From the passage on last-sheaf harvest customs, list every place where the passage describes a custom.

- _Extracted text_
## Start
Sometimes the last sheaf is called, not the Corn-mother, but the Harvest-mother or the Great Mother. In the province of Osnabrück (Hanover) it is called the Harvest-mother; it is made up in female form, and then the reapers dance about with it. In some parts of Westphalia the last sheaf at the rye harvest is made especially heavy by fastening stones in it. It is brought home on the last waggon and is called the Great Mother, though no special shape is given it. In the district of Erfurt a very heavy sheaf (not necessarily the last) is called the Great Mother, and is carried on the last waggon to the barn, where it is lifted down by all hands amid a fire of jokes.[1115]

Sometimes again the last sheaf is called the Grandmother, and is adorned with flowers, ribbons, and a woman's apron. In East Prussia, at the rye or wheat harvest, the reapers call out to the woman who binds the last sheaf, “You are getting the Old Grandmother.” In the neighbourhood of Magdeburg the men and women servants strive who shall get the last sheaf, called the Grandmother. Whoever gets it will be married in the next year, but his or her spouse will be old; if a girl gets it, she will marry a widower; if a man gets it, he will marry an old crone. In Silesia the Grandmother—a huge bundle made up of three or four sheaves by the person who tied the last sheaf—was formerly fashioned into a rude likeness of the human form.[1116] In the neighbourhood of Belfast the last sheaf is sometimes called Granny. It is not cut in the usual way, but all the reapers throw [pg 337] their sickles at it and try to bring it down. It is plaited and kept till the (next?) autumn. Whoever gets it will marry in the course of the year.[1117]
## End
- _Collected data_
## Start
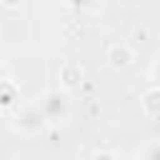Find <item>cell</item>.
## End
- _Final answer_
- The province of Osnabrück (Hanover)
- Some parts of Westphalia
- The district of Erfurt
- East Prussia
- The neighbourhood of Magdeburg
- Silesia
- The neighbourhood of Belfast